Ironically, the decision to walk to work wasn’t meant to create weight loss. I was looking for some time alone, outside, to unwind from work and get a little sun. Brown bagging my lunch was a natural consequence of walking to work – there aren’t many restaurants within walking distance of the office.
One basic structural change – walking instead of driving – triggered a small domino effect that has dramatically improved my life.
If you’re struggling financially, take a step back and think about structural problems that might be dragging you down, and how you could solve them.
- If you find yourself chronically falling back into credit card debt, maybe the structural problem is having a credit card at all. The structural solution would be cutting up the credit cards for good.

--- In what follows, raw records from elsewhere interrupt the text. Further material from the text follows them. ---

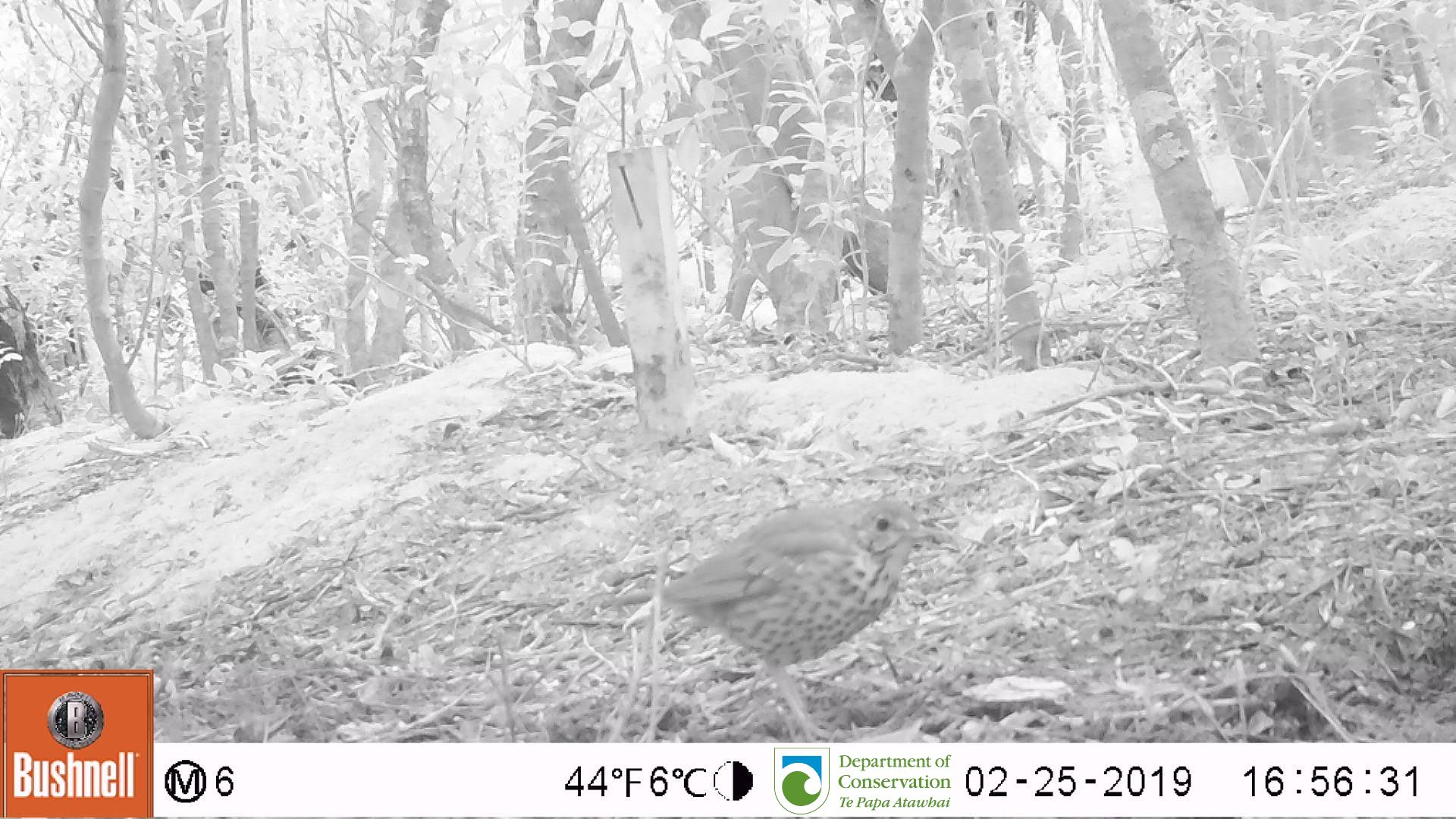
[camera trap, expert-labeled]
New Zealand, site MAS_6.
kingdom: Animalia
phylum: Chordata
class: Aves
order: Passeriformes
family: Turdidae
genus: Turdus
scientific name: Turdus philomelos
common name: song thrush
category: thrush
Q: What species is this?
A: Thrush (song thrush) (Turdus philomelos).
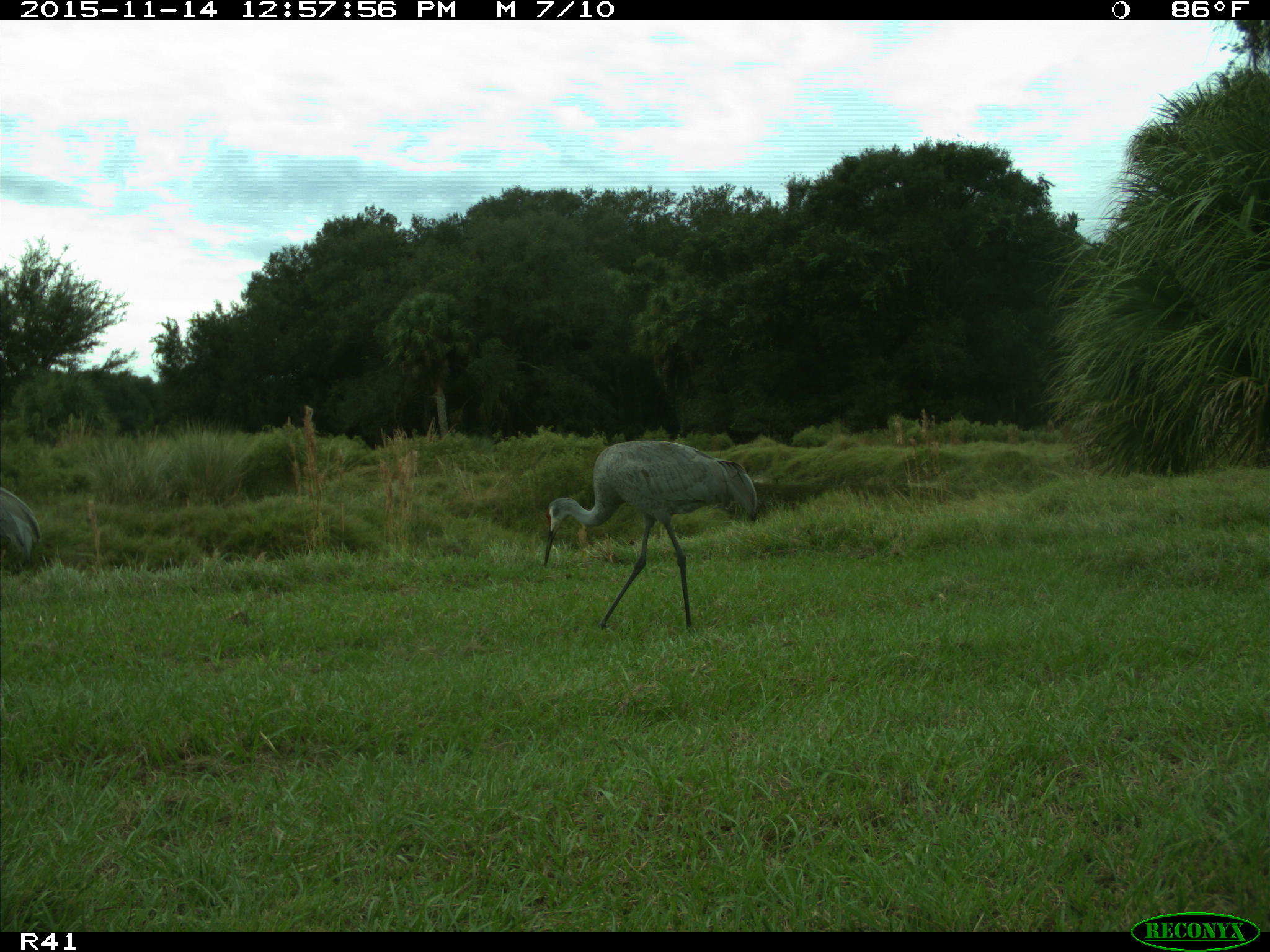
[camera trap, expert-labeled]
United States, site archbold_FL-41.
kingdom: Animalia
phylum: Chordata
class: Aves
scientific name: Aves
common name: birds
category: unidentified bird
Unidentified bird (birds) (Aves).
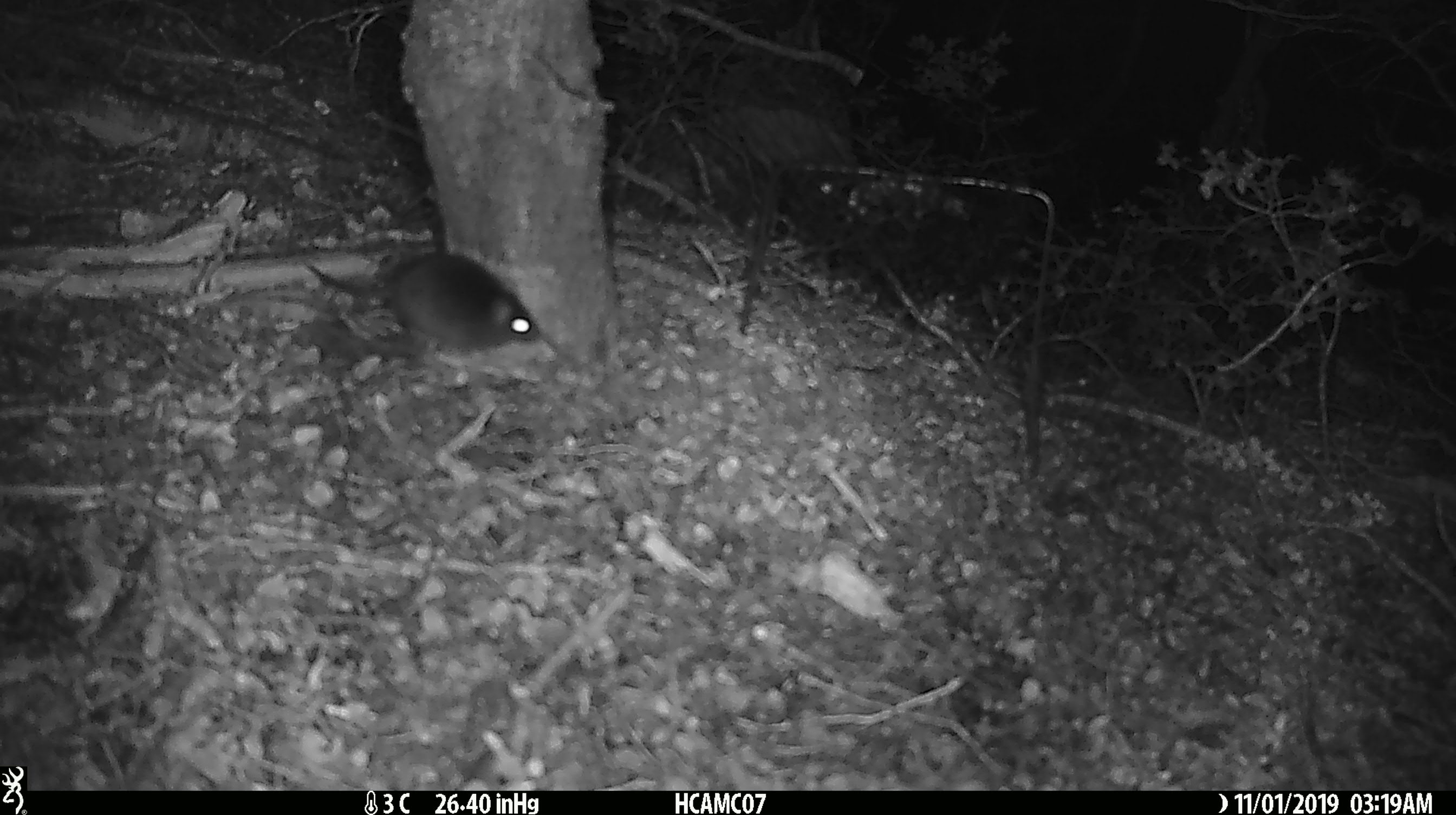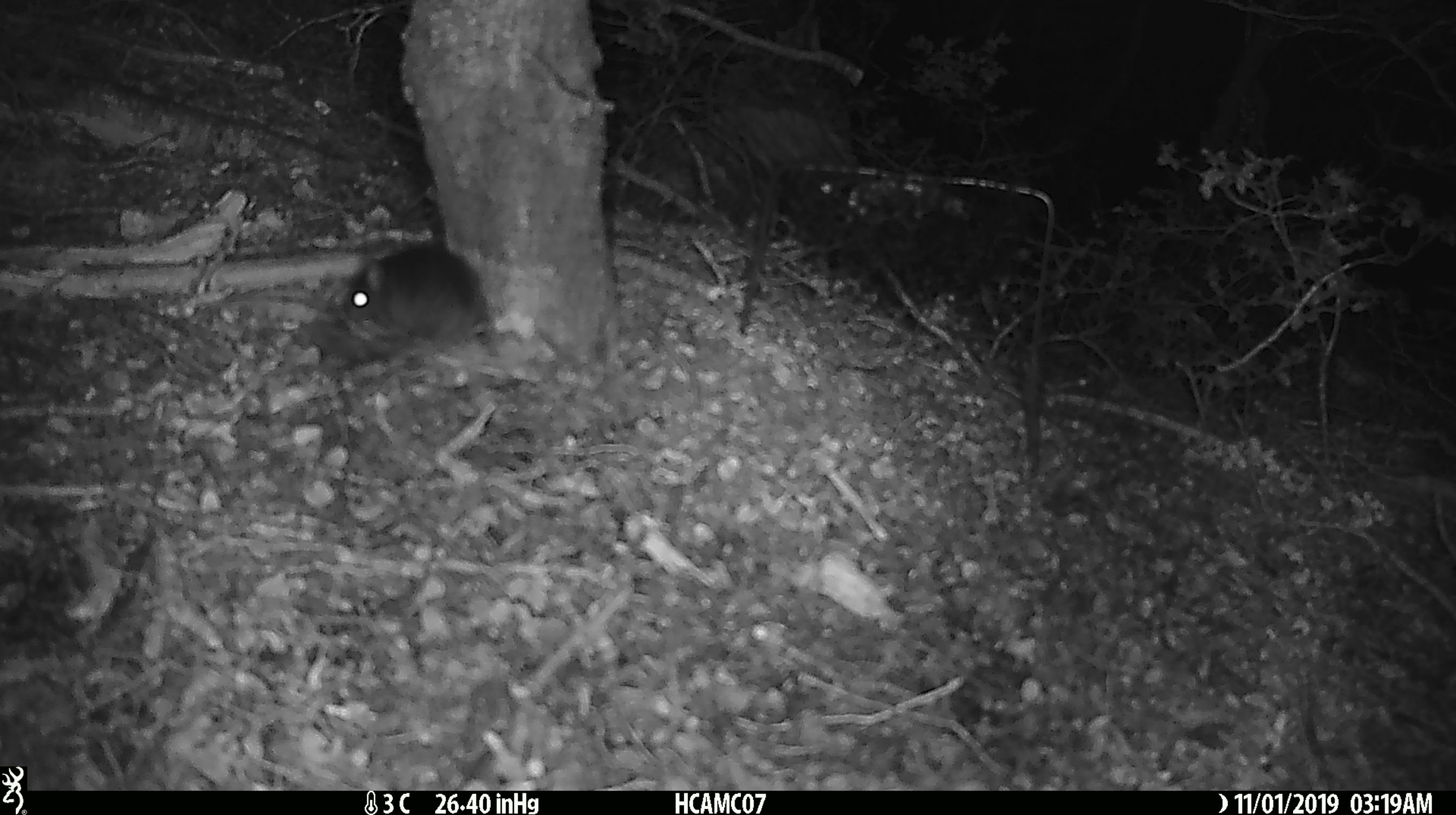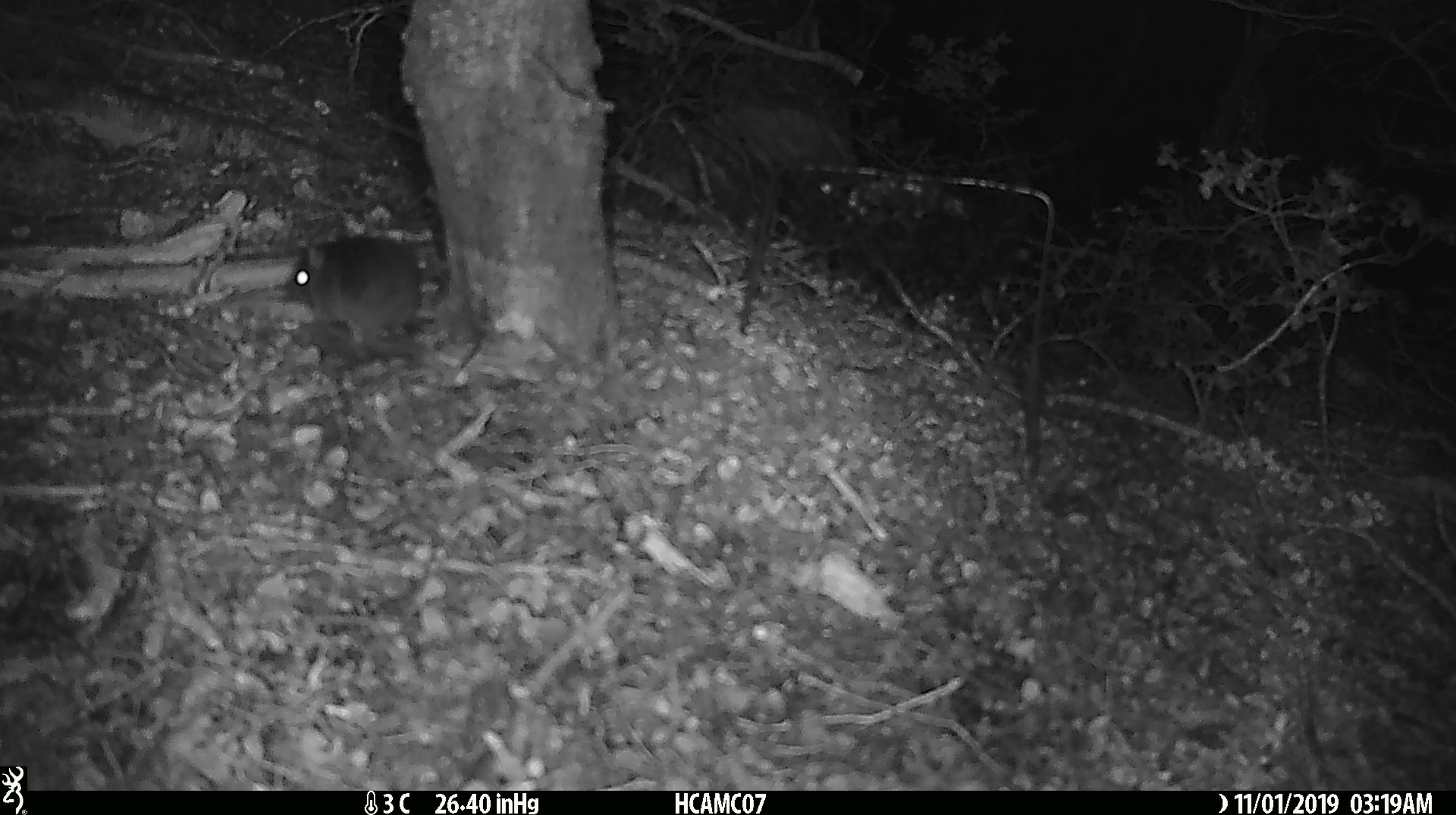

- If you’d like to pay off your debts more quickly, make a structural change by increasing your monthly payments and forcing the rest of the budget to adapt.
- Same principle for your retirement savings: bump your automatically monthly savings and let the rest of the budget adjust itself around your new structural priority.
- If your budget is always tight in spite of your best efforts at frugality, your structural problem may be too little income. Create a two to five year plan for earning more.
Improving your life’s basic structures doesn’t ensure success – you’ll still need discipline, focus, and persistence. There’s a bakery 50 yards from my office whose owners would be only too happy to help me get right back to 215 pounds.
But if we make the right foundational choices, we just might succeed in spite of ourselves. :)
I realize many people’s circumstances don’t allow for such simple weight loss – or financial gain. Heck, after dropping 25 lbs I’ve plateaued at 190. This post is only meant to inspire introspection.